Déclin, idéologie et identité culturelle: le français au cœur du débat en Algérie

  • Aujourd’hui, la jeune génération ne semble pas très à l’aise avec la langue de Molière à l’oral comme à l’écrit
  • Les linguistes algériens s’accordent à dire que l’Algérie n’a pas intérêt promouvoir l’anglais au détriment du français

ALGER: Soixante ans après l’Indépendance, le nombre d’Algériens qui parlent le français est bel est bien en recul. Pour ce pays francophone par «excellence» dans les années 1970 et 1980, la maîtrise de cette langue a régressé au fil des années. Aujourd’hui, la jeune génération ne semble pas très à l’aise avec la langue de Molière à l’oral comme à l’écrit. Pourtant, le français est enseigné dès le deuxième palier de l'école primaire. Pourquoi cette langue est en perte de vitesse en Algérie?

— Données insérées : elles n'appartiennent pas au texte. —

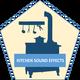 Kitchen Sound Effects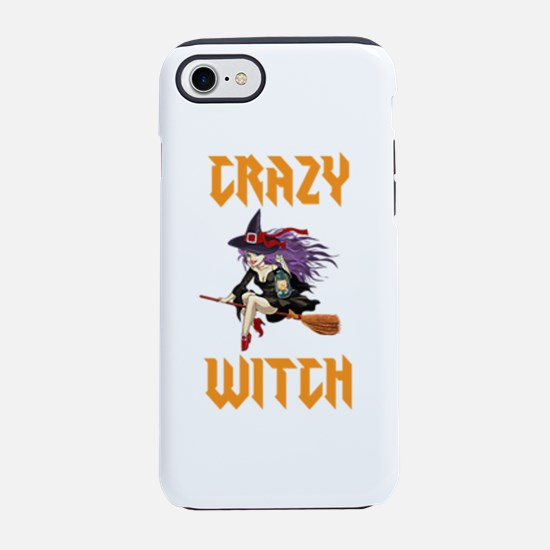 CRAZY WITCH iPhone 7 Tough Case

Parler de la question linguistique en Algérie suppose d'évoquer de prime abord les conditions de production et d'utilisation, mais aussi des changements et des métamorphoses qui parfois dépassent le simple champ linguistique. De toutes les langues qu'a connu l'Algérie, c’est le français qui a le plus perduré et influencé les usages, bouleversé l’espace linguistique et culturel algérien.

Une langue Imposée

Imposée au peuple algérien par le feu et le sang, le français a constitué l’un des éléments fondamentaux utilisés par le pouvoir colonial pour parfaire son emprise sur le pays conquis et accélérer l’entreprise de déstructuration, de dépersonnalisation et d’acculturation d’un territoire devenu partie intégrante de la «mère patrie», la France. Devenu «butin de guerre» après lndépendance, l'usage de la langue française a toujours soulevé des «frictions» idéologiques.

Le professeur Abdelouahab Dakhia, linguiste de l'université de Biskra, entame son analyse en précisant que lorsqu'on parle de la langue française en Algérie, on ne peut la détacher de la culture, car on s'inscrit là dans ce qui relève de «l'axiologique», explique-t-il, c'est à dire «les valeurs, les normes sociales, l'éthique et le vécu». Tout ceci ne sera matérialisé, précise le chercheur, que «par le biais de la production linguistique».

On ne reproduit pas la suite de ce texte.